Text passage:
=== Begin Enclosure ===
Good journalism is still around

This morning, a trusted scientist called my attention to a tweet thread by Jordan Fischer listing the many good stories journalists in the US had done that had improved the lives of people. The scientist then tagged me, presumably to respond to his request for someone to compose a similar thread of stories that journalists in India had produced to similar effect – but which he also suggested could push back against the low credibility Indian journalists had among the people who had abhorrent names (you know which ones) for our ilk.

The two of us had a short exchange during which I wrote an extended reply on my Notes app and shared a screenshot of it, to save me the trouble of threading it out. I’m pasting this reply below.

I’m glad Jordan did that thread but … I’m yet to see a reasoned rebuttal to the activities of journalists that makes moral as well as logical sense, and that’s why I’m reluctant to have to explain myself in response to such requests (to publish a thread of things journalism has done right, etc.).

For example, I’ve had an uncle watch the news on TV every night for a month and not once ask why channel X was freely showing a man being murdered or beaten unconscious or why channel Y was making ludicrous (to me) claims about a vaccine’s safety based on studies of mice – but he would take umbrage at every single report by The Wire, if only to ask, “Is this really true? Are you guys sure you’re not making this up?” This is not reasoned opposition to how different journalists are doing their jobs, leave alone journalism as an enterprise.
=== End Enclosure ===
Questions to answer:
1. In the post on good journalism, on which app did the writer compose the extended reply that was shared as a screenshot?
2. Write a continuation of the post on good journalism that begins after its final sentence.

Extracted material:
=== Begin Enclosure ===
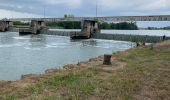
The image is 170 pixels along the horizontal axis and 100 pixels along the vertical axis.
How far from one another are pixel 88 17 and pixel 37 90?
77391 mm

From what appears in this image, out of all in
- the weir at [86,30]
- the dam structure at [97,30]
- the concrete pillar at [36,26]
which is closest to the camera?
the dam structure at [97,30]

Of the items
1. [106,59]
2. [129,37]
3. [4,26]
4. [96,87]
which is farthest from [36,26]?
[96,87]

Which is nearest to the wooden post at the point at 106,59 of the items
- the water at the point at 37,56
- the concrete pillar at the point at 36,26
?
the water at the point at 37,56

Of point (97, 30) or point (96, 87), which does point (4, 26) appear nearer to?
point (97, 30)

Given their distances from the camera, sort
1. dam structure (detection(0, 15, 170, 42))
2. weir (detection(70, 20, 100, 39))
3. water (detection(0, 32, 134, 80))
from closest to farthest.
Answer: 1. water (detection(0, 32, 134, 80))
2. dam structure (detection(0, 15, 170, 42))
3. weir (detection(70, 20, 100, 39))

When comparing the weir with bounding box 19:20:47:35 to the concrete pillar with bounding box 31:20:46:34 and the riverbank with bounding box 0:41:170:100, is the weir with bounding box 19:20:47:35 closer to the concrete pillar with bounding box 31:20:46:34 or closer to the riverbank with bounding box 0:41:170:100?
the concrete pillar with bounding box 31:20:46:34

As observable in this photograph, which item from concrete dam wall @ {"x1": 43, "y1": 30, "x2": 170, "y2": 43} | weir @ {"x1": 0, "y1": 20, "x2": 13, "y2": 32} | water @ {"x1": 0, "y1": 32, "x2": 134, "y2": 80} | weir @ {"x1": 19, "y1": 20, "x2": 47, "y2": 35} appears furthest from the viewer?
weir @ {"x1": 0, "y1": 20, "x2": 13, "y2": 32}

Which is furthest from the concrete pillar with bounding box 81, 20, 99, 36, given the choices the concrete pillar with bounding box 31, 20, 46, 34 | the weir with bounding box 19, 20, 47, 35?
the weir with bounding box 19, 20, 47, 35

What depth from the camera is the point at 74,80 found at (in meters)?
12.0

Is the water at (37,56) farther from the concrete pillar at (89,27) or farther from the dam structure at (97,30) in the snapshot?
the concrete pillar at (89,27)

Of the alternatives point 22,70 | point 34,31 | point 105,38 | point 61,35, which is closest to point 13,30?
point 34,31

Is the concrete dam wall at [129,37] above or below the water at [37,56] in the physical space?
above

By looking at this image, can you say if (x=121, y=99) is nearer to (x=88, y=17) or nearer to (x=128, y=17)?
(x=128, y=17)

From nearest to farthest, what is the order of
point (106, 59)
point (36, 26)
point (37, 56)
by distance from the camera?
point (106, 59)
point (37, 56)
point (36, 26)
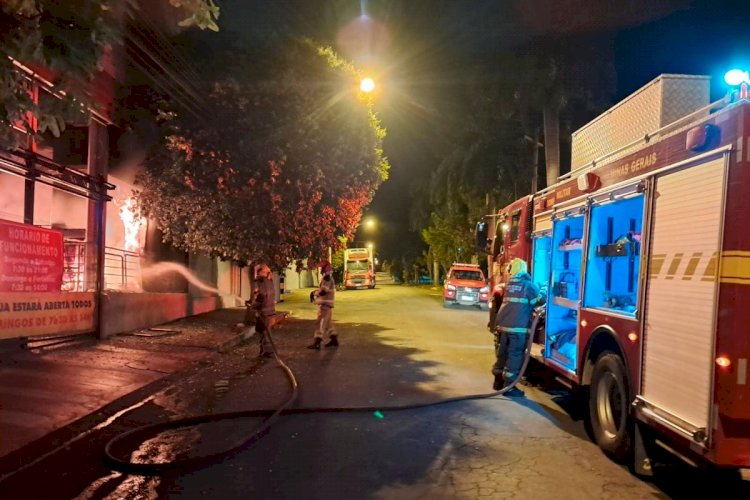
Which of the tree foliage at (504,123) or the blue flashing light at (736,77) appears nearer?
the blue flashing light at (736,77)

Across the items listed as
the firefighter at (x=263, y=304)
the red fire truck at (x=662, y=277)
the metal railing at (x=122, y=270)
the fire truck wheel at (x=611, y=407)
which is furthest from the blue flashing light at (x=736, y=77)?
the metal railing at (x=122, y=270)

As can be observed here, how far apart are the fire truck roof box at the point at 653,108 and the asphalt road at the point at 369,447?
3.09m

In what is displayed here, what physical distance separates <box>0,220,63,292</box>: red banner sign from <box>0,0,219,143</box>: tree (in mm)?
=== End Enclosure ===
Expected outputs:
1. The Notes app.

2.
Beyond the level of taking exception to individual pieces, I’m yet to meet a person who, for example, has questions about why it’s not good for journalists to submit to external regulation or how different business models affect editorial decisions. It’s always been about how “irresponsible” we are to criticise the government at every turn, with a clear and widening divide between groups of people who are often pro-Hindutva and people who are not that the law of large numbers simply doesn’t explain. This is clearly, if only to me, not about journalism. It’s a contest of views, missing the point though it does, about the role and responsibility of every enterprise that claims to serve the people in a nationalist country.

And those who think journalists ought not to speak truth to power, but help expand the scope of such power – that’s when we become “press******s”. (I’m as averse as any journalist to use this term; I invoke it here to be clear about the sort of thinking I associate with it.) We don’t seem to become “press******s” when we pillory the Gandhi family for their dynastic politics, but we seem to do when we investigate corruption in the BJP. We don’t seem to become “press******s” when we pull up the West Bengal government for its incompetent response to the COVID-19 crisis, but we seem to do when we turn our attention to the ‘Gujarat model’ and its effects on public healthcare.

This doesn’t seem like it’s about what journalists are or aren’t doing but about what journalism stands in the way of. It’s about people undermining journalism for personal gains. And power is personal. It’s a personal choice to call journalists foul names because it’s a personal choice to decide which lines are okay to cross en route to whatever goals the utterer has in mind.